Monday, October 24, 2005

Together

Five years ago, my entire family found itself together in one place for the last time. There is no sense in romanticizing the family gatherings we had for holidays; they were excruciating. My father was a man who always had something to say. He was vulgar, and if a woman, especially a young one—one of my sisters’ friends or my son’s girlfriend—were at the table, he could not help but make references to sex, scatology, or bodily functions. If it came into his mind, it had to be uttered. One time when he was trying to tell a story he’d told before and no one seemed to be listening to him, he stormed out of the room. We all let him, without protest, and this became one of our stories.

My son, on the contrary, never seemed to say much to me. There seemed always to be something on his mind. At these gatherings, most of our communications involved patting each other on the back. I guess that counts, but I am a man of many words. I had always envisaged profound, ongoing conversations with my son, precisely those I was unable to have with my father. Instead I would exist in a limbo between the silence of one and the drone of the other.

My wife found these gatherings to be nearly unbearable. She cared little for any member of my family, especially my son (not her child), and they returned the sentiments in kind. Fortunately, we lived nearby and had separate cars. Often, she would beg off, and would hardly be missed. I cannot quite judge whether it was better having her around, as a foil, or absent, as one less irritant.

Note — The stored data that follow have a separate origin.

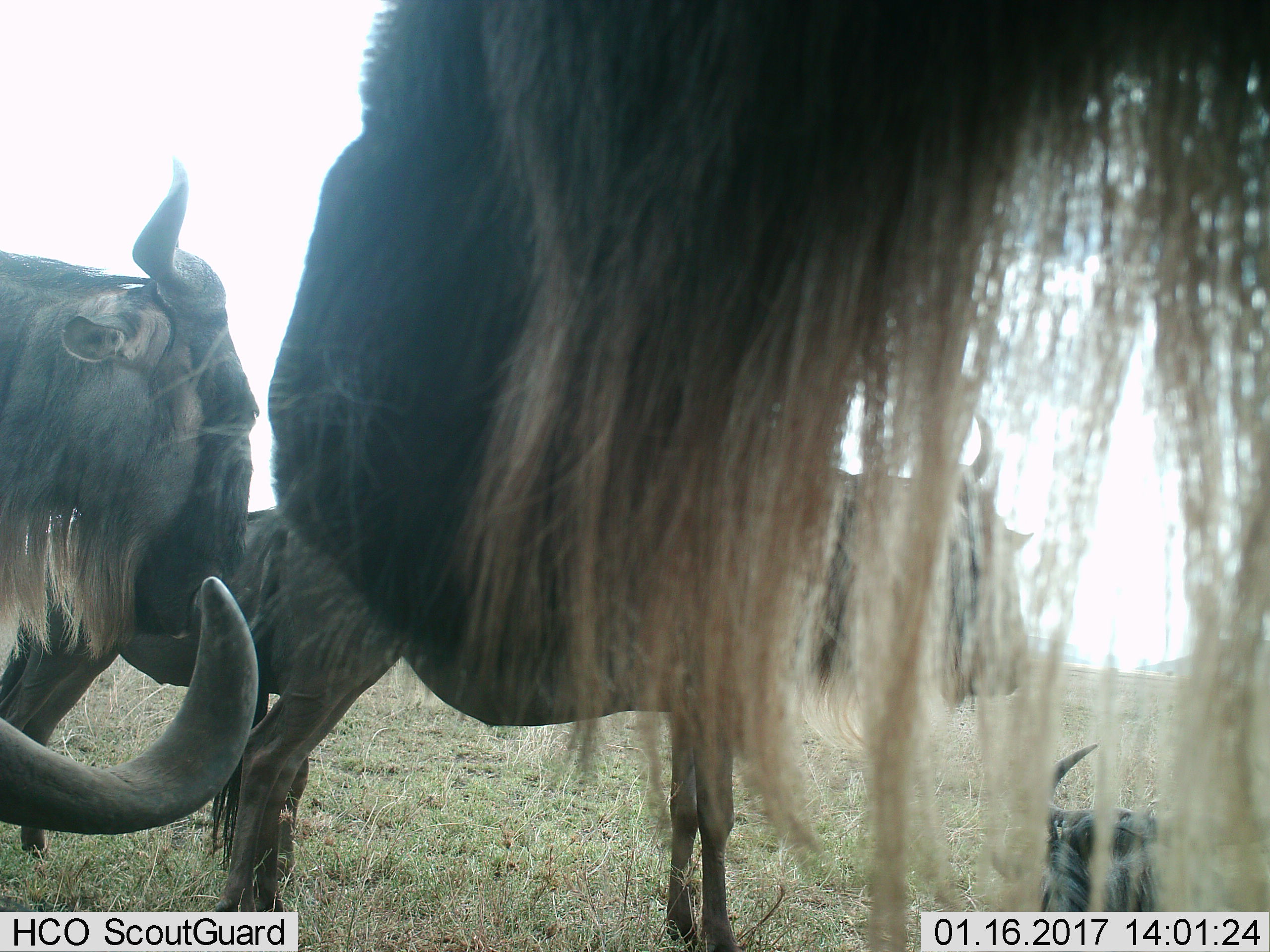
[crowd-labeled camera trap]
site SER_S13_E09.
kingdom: Animalia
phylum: Chordata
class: Mammalia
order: Artiodactyla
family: Bovidae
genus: Connochaetes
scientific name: Connochaetes taurinus taurinus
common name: blue wildebeest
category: wildebeestblue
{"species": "wildebeestblue (blue wildebeest) (Connochaetes taurinus taurinus)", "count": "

My three sisters rarely argued with me, but now and then they would have what I like to call a “frank exchange of views” with each other, or with my mother. Other than the general stress and the difficulty of being in the same house as my father and mother, two things about these family gatherings at my parents’ house were especially disturbing to them. My mother had a way of destroying perfectly good food, usually by overcooking or under-seasoning, always due to a maddening failure to organize and attend. In addition, she kept poor sanitary habits in the kitchen and in the house in general. My sisters were not shy about letting their displeasure with this be known.

The house itself could cloy on you, suffocate you, make you yearn to flee. Every room would be crammed with books, papers, unread magazines, mismatched furniture. Lamps did not work, or if they did they would droop in the wrong direction. In one drawer would be a dozen locks without keys, in another two-dozen keys without locks. It would have been charitable to have called the pervading odor of that house “stale.” You could never ignore it, and you couldn’t get it out of your lungs when you left. The house was always damp, always dank, which is perhaps the reason I live in the desert now.

I was spurred to write this because I was about to review a culinary book based on the warmth and conviviality of another family’s mealtimes with each other. We hadn’t a shred of that, simply the solid fact that we were together. My father is now dead, my marriage is over, my son lives in Australia, I live two thousand miles away, we finally emptied the house, engineered its sale, and moved my mother to an apartment she can afford. My grief at losing my father has yet to present itself, I am happy no longer to be in a marriage that wasn’t working, I am thrilled that my son has a wonderful wife, career and lifestyle in Australia, and I am ecstatic that the house has finally been liquidated before an oak tree careens into it. I cannot argue with any of these things. Each in itself makes sense. But we were together.

1 Comments:

At Mon Feb 13, 09:30:00 AM 2006, Anonymous Anonymous said...

Sort of like missing a migrane. You're happy it is over, but it left a hole in its absence.